A Simple Model for Feedback Management
After years of struggling with scattered feedback, we developed a four-step framework that makes feedback management tractable:
Capture → Analyze → Store → Share
Each step has specific requirements. Miss any step, and the pipeline breaks.
Step 1: Capture
What it means: Getting feedback into a system you control
Requirements:
- Coverage: All major feedback channels included
- Speed: Minimal delay between feedback and capture
- Fidelity: Full context preserved (who, when, where)
- Automation: Manual capture doesn't scale
Common failures:
- Channels excluded (e.g., never reading support tickets)
- Delay between feedback and capture
- Context stripped (just the text, not the customer)
- Relies entirely on manual forwarding
Sources to capture:
- Support tickets (Zendesk, Intercom, etc.)
- Sales calls (notes, transcripts)
- Customer interviews (transcripts)
- NPS/CSAT responses
- Slack mentions (customer feedback channels)
- Social media mentions
- App store reviews
- Community forums
Step 2: Analyze
What it means: Transforming raw feedback into structured insights
Requirements:
- Consistency: Same taxonomy applied across all feedback
- Depth: Beyond summary to actual patterns
- Evidence: Claims linked to supporting data
- Timeliness: Analysis keeps pace with capture
Common failures:
- Inconsistent categorization
- Shallow analysis (just counting mentions)

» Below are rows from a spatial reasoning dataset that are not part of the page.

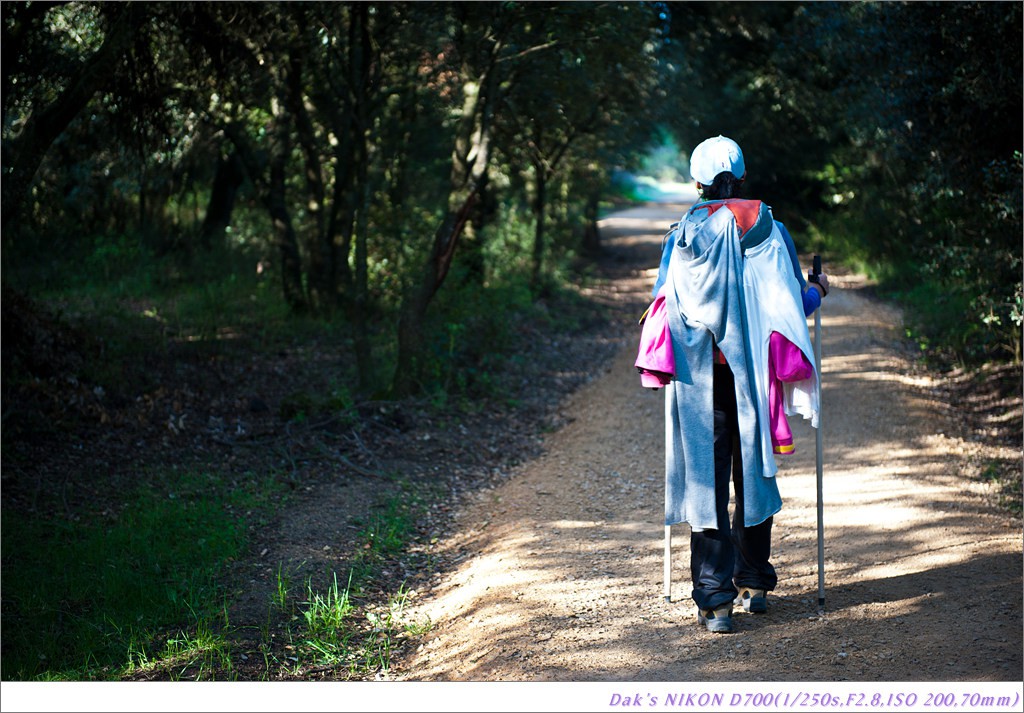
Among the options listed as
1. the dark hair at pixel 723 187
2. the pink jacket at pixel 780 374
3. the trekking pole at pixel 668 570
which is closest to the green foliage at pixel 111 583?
the trekking pole at pixel 668 570

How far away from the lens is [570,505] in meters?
6.98

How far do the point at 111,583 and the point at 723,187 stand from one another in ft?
12.8

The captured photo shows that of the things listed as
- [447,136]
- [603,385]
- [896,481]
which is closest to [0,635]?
[896,481]

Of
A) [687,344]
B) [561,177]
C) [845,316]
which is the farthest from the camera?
[561,177]

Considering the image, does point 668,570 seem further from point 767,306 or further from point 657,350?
point 767,306

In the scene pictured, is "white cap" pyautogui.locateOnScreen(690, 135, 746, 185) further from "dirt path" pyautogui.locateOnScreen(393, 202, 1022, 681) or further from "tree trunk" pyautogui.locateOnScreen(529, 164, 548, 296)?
"tree trunk" pyautogui.locateOnScreen(529, 164, 548, 296)

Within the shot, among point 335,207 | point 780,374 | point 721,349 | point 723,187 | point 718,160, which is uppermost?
point 335,207

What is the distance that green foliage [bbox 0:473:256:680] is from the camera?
15.4 feet

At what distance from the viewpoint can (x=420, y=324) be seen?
9.45m

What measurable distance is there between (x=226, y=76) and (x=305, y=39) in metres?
0.87

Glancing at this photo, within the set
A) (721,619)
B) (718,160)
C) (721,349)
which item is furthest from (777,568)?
(718,160)

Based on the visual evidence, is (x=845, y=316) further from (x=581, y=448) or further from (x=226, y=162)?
(x=226, y=162)

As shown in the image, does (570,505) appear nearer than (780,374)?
No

- Conclusions without evidence
- Analysis backlog grows forever
Analysis activities:
- Tag by topic, sentiment, severity
- Identify patterns across sources
- Quantify frequency and impact
- Connect to customer segments
- Track trends over time
Step 3: Store
What it means: Organizing insights for future retrieval
Requirements:
- Searchable: Find what you need when you need it
- Structured: Consistent format for all insights
- Linked: Connected to evidence and context
- Updated: Reflects current understanding
Common failures:
- Insights trapped in documents nobody reads
- No consistent structure (every analysis formatted differently)

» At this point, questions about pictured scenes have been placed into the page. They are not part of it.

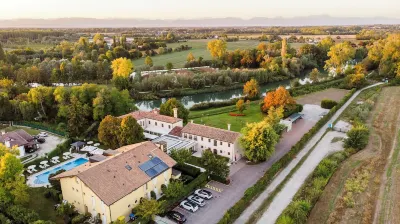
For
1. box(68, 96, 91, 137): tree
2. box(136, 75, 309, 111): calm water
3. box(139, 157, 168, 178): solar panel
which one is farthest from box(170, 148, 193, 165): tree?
box(136, 75, 309, 111): calm water

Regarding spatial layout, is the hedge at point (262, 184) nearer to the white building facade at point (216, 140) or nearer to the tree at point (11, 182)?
Result: the white building facade at point (216, 140)

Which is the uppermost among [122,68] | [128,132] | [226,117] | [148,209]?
[122,68]

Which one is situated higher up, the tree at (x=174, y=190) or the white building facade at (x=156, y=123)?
the white building facade at (x=156, y=123)

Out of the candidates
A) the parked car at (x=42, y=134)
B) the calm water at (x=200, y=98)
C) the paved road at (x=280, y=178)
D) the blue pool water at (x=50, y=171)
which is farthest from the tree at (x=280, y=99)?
the parked car at (x=42, y=134)

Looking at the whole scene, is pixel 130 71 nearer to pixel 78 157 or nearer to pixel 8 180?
pixel 78 157

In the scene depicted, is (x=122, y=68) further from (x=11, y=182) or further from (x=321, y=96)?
(x=11, y=182)

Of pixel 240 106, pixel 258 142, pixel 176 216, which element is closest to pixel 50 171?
pixel 176 216

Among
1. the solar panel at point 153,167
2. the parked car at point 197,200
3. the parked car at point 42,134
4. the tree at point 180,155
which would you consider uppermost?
the solar panel at point 153,167

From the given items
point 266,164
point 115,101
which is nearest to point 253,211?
point 266,164
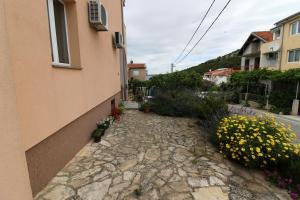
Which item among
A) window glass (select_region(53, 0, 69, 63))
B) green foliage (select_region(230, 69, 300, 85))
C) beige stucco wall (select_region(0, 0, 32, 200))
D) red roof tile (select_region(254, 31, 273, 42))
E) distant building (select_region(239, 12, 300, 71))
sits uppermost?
red roof tile (select_region(254, 31, 273, 42))

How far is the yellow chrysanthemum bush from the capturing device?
295 centimetres

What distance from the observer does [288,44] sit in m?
15.9

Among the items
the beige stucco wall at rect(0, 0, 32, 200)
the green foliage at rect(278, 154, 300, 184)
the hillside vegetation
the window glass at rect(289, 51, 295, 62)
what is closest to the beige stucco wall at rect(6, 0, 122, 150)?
the beige stucco wall at rect(0, 0, 32, 200)

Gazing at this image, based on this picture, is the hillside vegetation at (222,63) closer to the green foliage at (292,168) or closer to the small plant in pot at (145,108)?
the small plant in pot at (145,108)

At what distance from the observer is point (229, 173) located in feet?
9.65

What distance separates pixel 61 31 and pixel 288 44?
2063 centimetres

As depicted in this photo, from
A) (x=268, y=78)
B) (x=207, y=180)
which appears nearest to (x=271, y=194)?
(x=207, y=180)

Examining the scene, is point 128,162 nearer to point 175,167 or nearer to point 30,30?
point 175,167

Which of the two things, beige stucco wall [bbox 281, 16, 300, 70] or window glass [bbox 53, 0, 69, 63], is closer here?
window glass [bbox 53, 0, 69, 63]

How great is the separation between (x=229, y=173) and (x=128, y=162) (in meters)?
1.94

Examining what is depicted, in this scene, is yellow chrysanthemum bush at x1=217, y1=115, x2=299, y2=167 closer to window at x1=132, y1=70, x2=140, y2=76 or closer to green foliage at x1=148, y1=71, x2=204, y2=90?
green foliage at x1=148, y1=71, x2=204, y2=90

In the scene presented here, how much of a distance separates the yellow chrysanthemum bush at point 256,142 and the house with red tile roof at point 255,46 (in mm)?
22700

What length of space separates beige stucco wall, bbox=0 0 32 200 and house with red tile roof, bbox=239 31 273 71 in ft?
85.8

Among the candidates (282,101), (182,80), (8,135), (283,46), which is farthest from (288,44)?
(8,135)
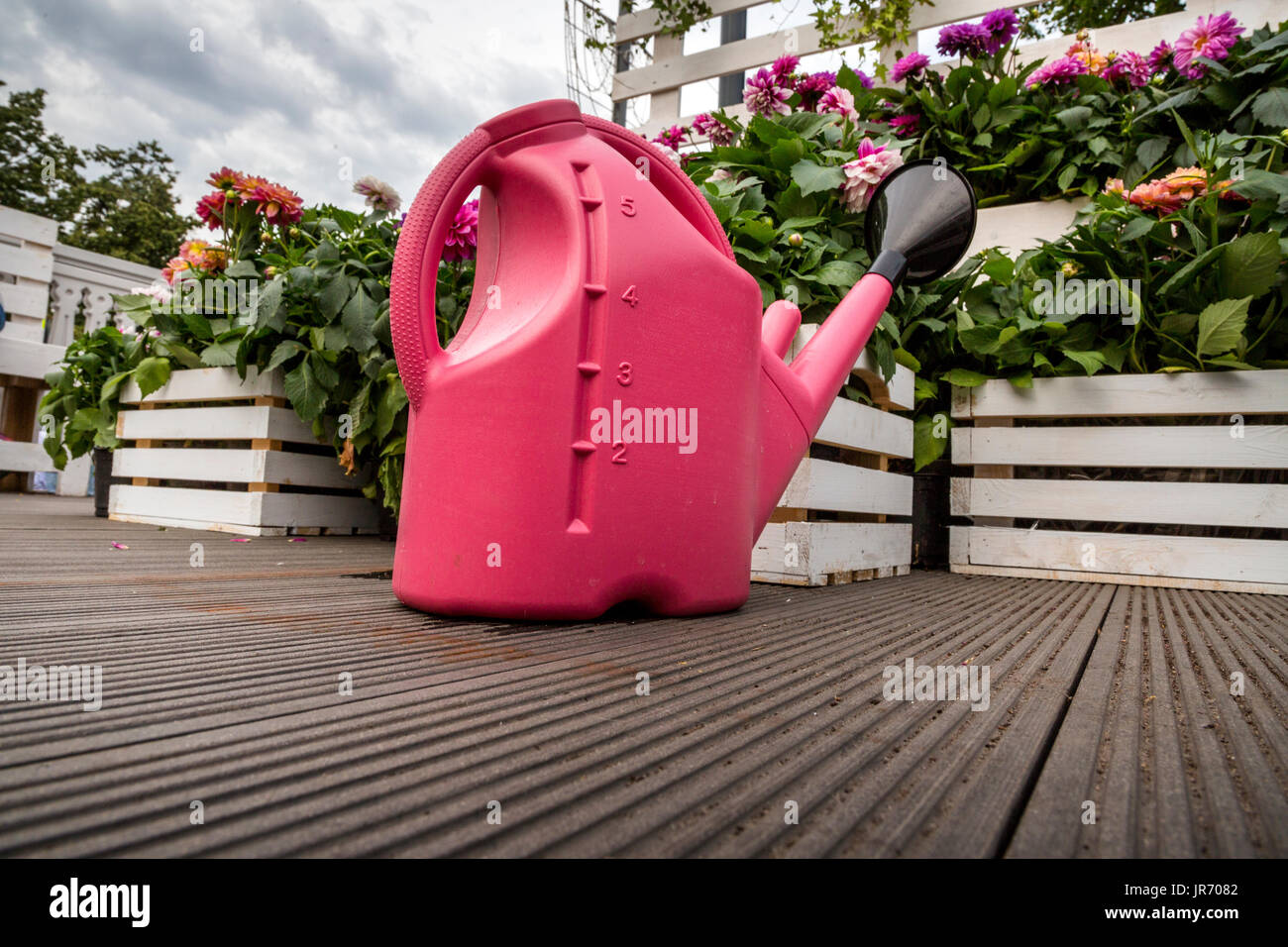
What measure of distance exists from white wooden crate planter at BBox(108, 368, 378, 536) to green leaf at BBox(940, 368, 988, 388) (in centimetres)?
189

- Insights not linked to source data
- Outdated insights mixed with current ones
Storage structure:
- Insight database with consistent schema
- Topic/theme taxonomy
- Customer segment tagging
- Evidence links to source feedback
- Timestamp and confidence indicators
Step 4: Share
What it means: Getting insights to people who make decisions
Requirements:
- Accessible: Decision-makers can find insights easily
- Timely: Insights reach people before decisions are made
- Actionable: Insights connect to next steps
- Trusted: People believe the insights are valid
Common failures:
- Insights exist but nobody knows about them
- Insights arrive after decisions are locked
- Insights are interesting but not actionable
- Stakeholders don't trust the source
Sharing mechanisms:
- Regular insight digests (weekly/monthly)
- Real-time alerts for urgent issues
- Integration with planning tools (Linear, Jira)

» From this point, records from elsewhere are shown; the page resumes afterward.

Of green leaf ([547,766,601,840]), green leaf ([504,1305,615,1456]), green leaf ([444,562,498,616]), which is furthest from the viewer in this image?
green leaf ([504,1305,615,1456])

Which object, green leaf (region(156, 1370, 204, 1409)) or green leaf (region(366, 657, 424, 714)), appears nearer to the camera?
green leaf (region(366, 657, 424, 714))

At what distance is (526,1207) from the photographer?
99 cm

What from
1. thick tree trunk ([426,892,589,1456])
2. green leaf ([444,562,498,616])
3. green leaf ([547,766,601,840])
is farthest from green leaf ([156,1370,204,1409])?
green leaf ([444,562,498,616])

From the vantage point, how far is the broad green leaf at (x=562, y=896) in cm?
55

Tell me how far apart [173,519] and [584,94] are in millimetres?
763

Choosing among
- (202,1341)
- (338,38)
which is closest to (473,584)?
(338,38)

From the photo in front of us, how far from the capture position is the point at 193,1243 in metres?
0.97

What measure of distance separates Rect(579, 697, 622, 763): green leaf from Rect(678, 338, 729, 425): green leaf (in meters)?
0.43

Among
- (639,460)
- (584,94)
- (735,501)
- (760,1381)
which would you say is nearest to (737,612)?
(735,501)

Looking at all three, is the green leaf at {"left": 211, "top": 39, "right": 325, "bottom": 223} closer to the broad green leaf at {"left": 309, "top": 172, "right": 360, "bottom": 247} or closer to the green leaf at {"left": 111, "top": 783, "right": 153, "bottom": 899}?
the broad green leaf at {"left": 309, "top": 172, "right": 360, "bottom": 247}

- Searchable knowledge base
- Roadmap discussions that reference insights
The Pipeline in Practice
Daily flow:
- Feedback arrives from multiple sources → Capture
- New feedback gets tagged and categorized → Analyze
- Insights added to database → Store
- Urgent issues flagged to relevant teams → Share
Weekly flow:
- Review week's feedback volume and themes
- Update existing insights with new evidence
- Generate weekly digest for stakeholders
- Surface emerging patterns
Monthly flow:
- Comprehensive analysis of trends
- Update customer journey maps
- Connect insights to roadmap items
- Review insight accuracy (did predictions pan out?)
Making It Sustainable
The framework only works if it's sustainable:
Automate where possible:
- Automatic routing from sources to capture system
- AI-assisted tagging and categorization
- Scheduled reports and digests
Assign ownership:
- Named owner for capture pipeline
- Named owner for analysis quality
- Named owner for stakeholder communication
Build habits:
- Regular review cadence (not ad-hoc)
- Analysis as part of sprint rituals
- Sharing tied to planning cycles
Measuring Framework Health
Track these metrics:
- Capture rate: % of feedback channels covered
- Analysis lag: Time from capture to insight
- Store freshness: Age of most recent updates
- Share reach: % of decisions informed by insights
When metrics slip, identify which step is failing.